1.         The Defendant is ordered to pay the Plaintiff the amount of R2 537 050.00, compiled as follows:

            1.1  Past and future loss of income:  R2 137 050.00

            1.2  General damages:  R400 000.00

into the following bank account:

HONEY ATTORNEYS TRUST ACCOUNT

Nedbank Maitland Street Branch, Bloemfontein

Branch Code:  11023400

Account No:  [….]

Ref:  D J Joubert/YV/I22569

within 30 days from date of this order.

2.         Should payment not be made within 30 days the Defendant will be liable to payment of interest on the capital amount at 10.25%.

3.         The Defendant must provide an undertaking to the Plaintiff in terms of Section 17(4)(a) of the Road Accident Fund Act, 56 of 1996, for payment by the Defendant of 100% of the costs of the future accommodation of the Plaintiff in a hospital or nursing home or the treatment of or the rendering of a service or the supplying of goods to him arising out of  injuries sustained by him in the motor vehicle collision of 8 August 2009 after the costs have been incurred and upon proof thereof.

4.         The Defendant is to pay the Plaintiff’s taxed or agreed party and party costs on High Court Scale to date of this order, including but not limited to the following:

            4.1  Full qualifying fees of the following expert  witnesses:

                        4.1.1  Dr R Khan (General Practitioner)

                        4.1.2  Drs Verster & Partners (Radiologists)

                        4.1.3  Dr L F Oelofse (Orthopaedic Surgeon)

                        4.1.4  Drs Van Dyk & Partners (Radiologists)

                        4.1.5  Ms K Swanepoel  (Physiotherapist)
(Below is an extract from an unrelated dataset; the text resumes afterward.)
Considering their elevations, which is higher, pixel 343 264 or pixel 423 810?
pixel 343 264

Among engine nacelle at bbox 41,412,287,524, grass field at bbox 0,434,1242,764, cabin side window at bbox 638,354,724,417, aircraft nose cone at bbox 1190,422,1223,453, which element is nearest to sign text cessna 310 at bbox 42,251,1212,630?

                        4.1.6  Ms A George (Occupational Therapist)

                        4.1.7  Mr J Landman (Industrial Psychologist)

                        4.1.8  Munro Forensic Actuaries

4.2       The reasonable costs incurred by and on behalf of the Plaintiff in attending the medico legal examinations of all experts from both parties, including fees for travelling time, accommodation and disbursements incurred in such amount as allowed by the taxing master.

4.3      Full reservation fees and travelling expenses of the following experts:

            4.3.1  Dr L F Oelofse (Orthopaedic Surgeon)

            4.3.2  Mr J Landman  (Industrial Psychologist)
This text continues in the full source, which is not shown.